Jan. 21, 1916: Six household art students left the demonstration cottage after two weeks together where they displayed their skills of household management. Each girl stepped in as lady of the house and managed the household for two days under scrutiny of her peers and professor. During the first dinner hosted by the girls Fort Worth Star-Telegram reporters and TWU’s president and his wife attended.
“Shakespearean pageant May 22”
May 5, 1916: Updating readers about the Shakespeare tercentenary celebration, this article announced the cast for the celebratory scenes from three of Shakespeare’s plays that would be performed as well as traditional English songs and dances to commemorate the great poet and playwright. The celebration was announced in April and would take a month of practice and 200 students to orchestrate.

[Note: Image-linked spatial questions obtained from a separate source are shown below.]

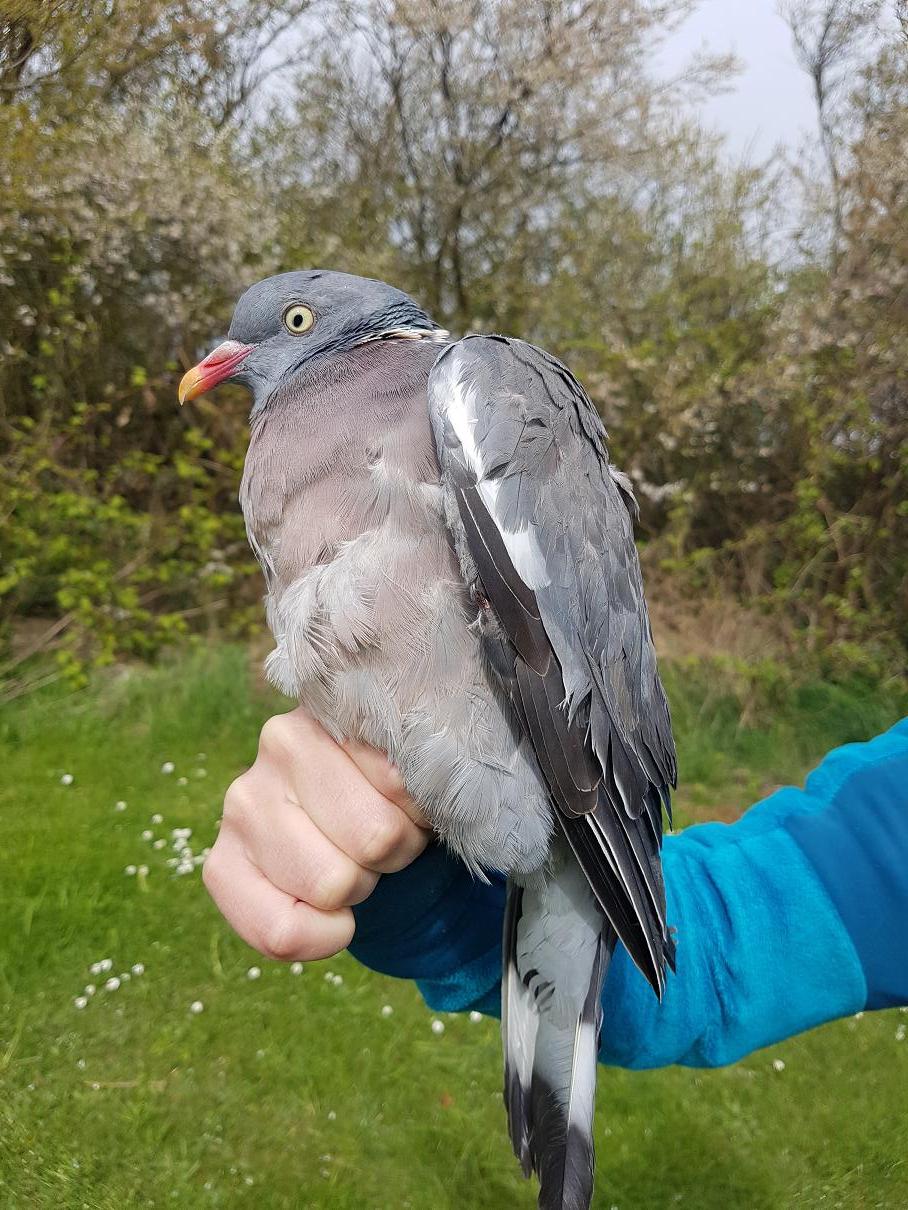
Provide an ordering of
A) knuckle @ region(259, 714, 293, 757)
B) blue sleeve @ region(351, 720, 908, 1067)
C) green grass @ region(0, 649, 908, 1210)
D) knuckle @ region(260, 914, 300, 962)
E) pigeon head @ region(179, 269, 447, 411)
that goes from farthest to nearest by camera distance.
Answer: green grass @ region(0, 649, 908, 1210)
pigeon head @ region(179, 269, 447, 411)
blue sleeve @ region(351, 720, 908, 1067)
knuckle @ region(259, 714, 293, 757)
knuckle @ region(260, 914, 300, 962)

“Important changes in C. I. A. curriculum”
Sept. 12, 1916: Quite a few changes to the College of Industrial Arts (C. I. A.) were announced in this article. Admission standards for freshman were raised, new fields of study were introduced and a new class schedule, using six days of the week, were made public to the university. TWU’s new president claimed these improvements would raise the bar at which TWU operated and the academic opinion about the university.
“Students exercise right to suffrage”
Nov. 10, 1916: Although the passing of the nineteenth amendment took four more years to secure TWU students were eager to insert their political ideas into the world no matter what. In a mock election headed by TWU’s President, students elected Woodrow Wilson as president of the United States in a landslide.
“Helen M. Stoddard visits the college”
Dec. 15, 1916: The name sake of what then was a dormitory and now an office building, stopped by for a visit. Mrs. Stoddard helped secure the location for TWU and served as a secretary to TWU’s board of regents, before moving on the campaign trail for temperance and woman’s suffrage – topics she lectured over before touring the campus and joining students for tea.